Of course you want to discuss the article now. After trashing others for taking the thread off topic even as you did the same.
Where did I say I didn't own what I wrote? I repeatedly have said that I did write what I wrote about the MAT, but you can't seem to accept that I was responding to a comment that someone else made. You then repeated the same outsourcing comment at the MAT that he did, but somehow it is off limits for me to respond to even the first abbreviated comment?
Again, the issue is that you don't want anyone else to criticize anything about the labor movement yet you stand ready to pounce on anyone and then kick, beg, and scream for others to stand by silently while you make your points.
That's not the way the world works. Not here, and not anywhere else. If your ideas are superior, they will stand on their own two feet, Kevin.
If your ideas are lacking - and repeatedly the basis of the labor movement has been shown to be lacking based on its continual decline - then you better look deep into your own soul and figure out how to get on the right side of the the truth.
It isn't someone else's fault, Kevin. It is yours. The sooner you quit lashing out at everyone else and come up with a plan that will allow what you say is so important to you to win, then you might begin to succeed at your goals in life
As for the article, given that there are people who showed up yesterday at the old rate of pay a
nd will show up tomorrow, you can't argue that the only reason pay is being increased is because labor stood up for itself. The market was working and still is. Even without pay raises for contractors that service AA, UA, and B6, there will be people who will come to work for them.
You got the part right about the job market doesn't work on good will. It works by connecting those who want to work with those who need a job.
The government inserted itself into the process, perhaps because of influence from labor and I have no problems with them doing so and in increasing wages in NYC.

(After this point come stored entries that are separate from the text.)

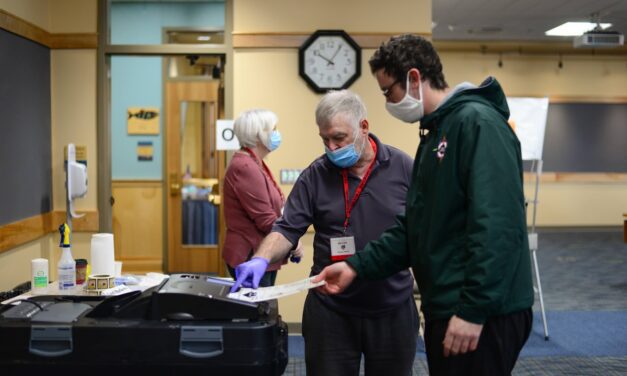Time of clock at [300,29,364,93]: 10:05
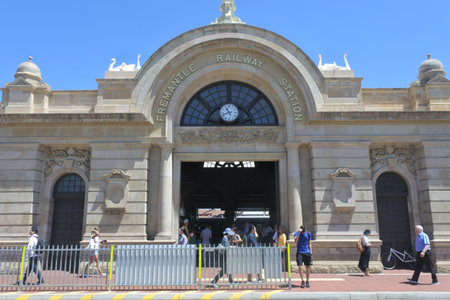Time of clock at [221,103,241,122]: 10:42
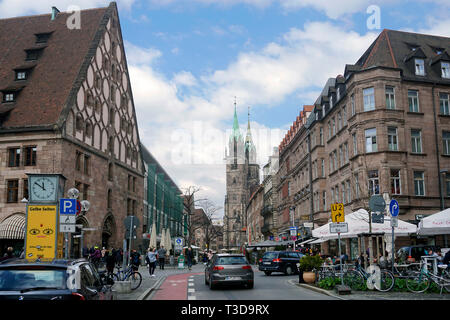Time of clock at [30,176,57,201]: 11:51
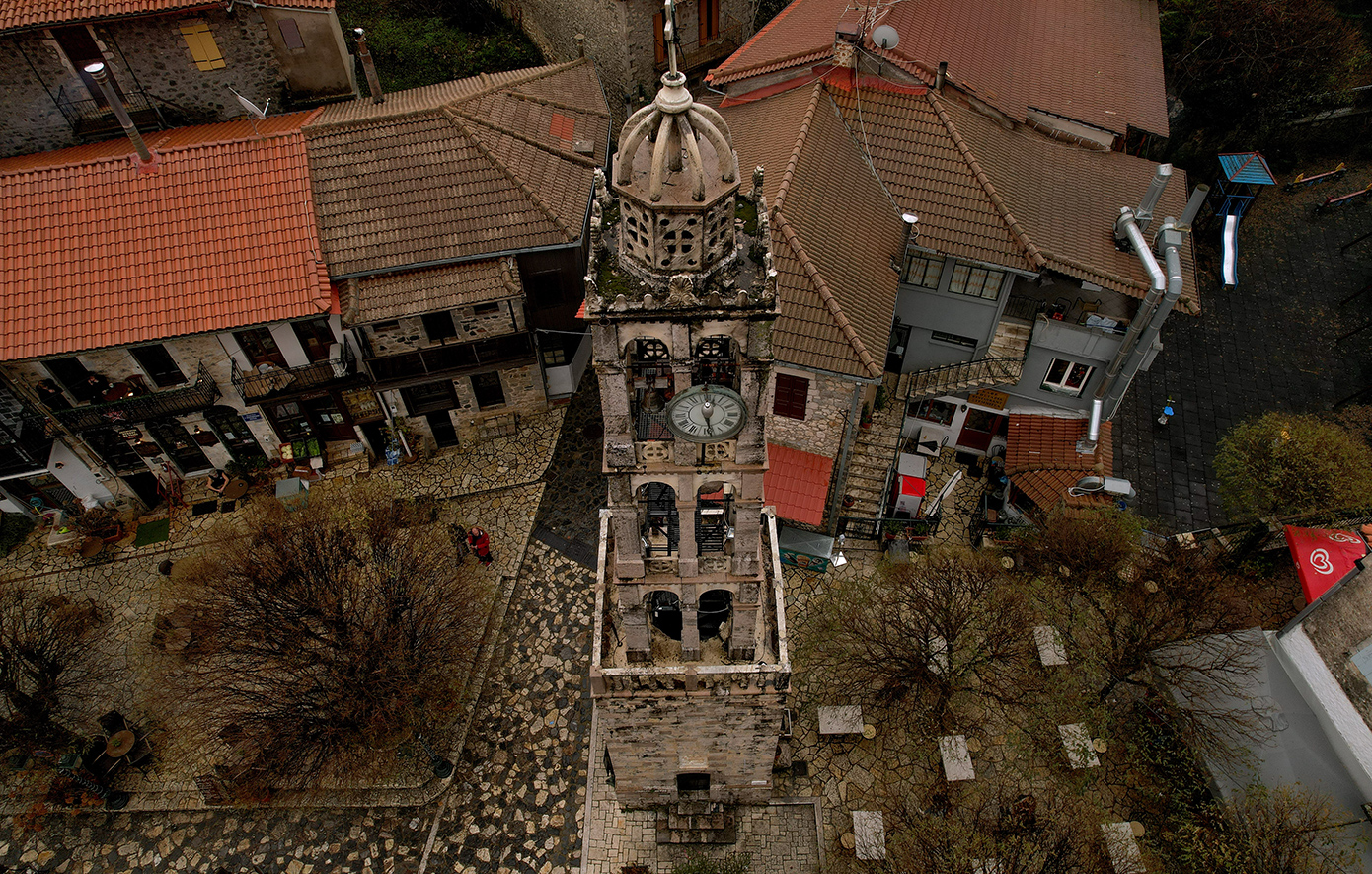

But let's also be clear that the wages are going up even though there have been and will continue to do work at lower rates of pay.
DL, perhaps being the most willing to suck up to the government, made the first move. Other companies are willing to fight to keep their costs from going up.
Further, many of these jobs didn't exist years ago. The job functions were middle class jobs with benefits but the number of jobs has increased with deregulation but as new passengers have been added to the system at lower fares, wages for the industry and its support services overall have been reduced.
Finally, as much as anyone might want to argue otherwise, the biggest single factor in limiting the growth of full time benefitted positions in the US right now is ObamaCare. Businesses have consistently said they have no intention of hiring full-time workers if they can hire part-time, non-benefitted positions.
If labor wants to increase the number of full-time benefitted positions in the US, they have to deal with the real roots of why business says they aren't willing to add them.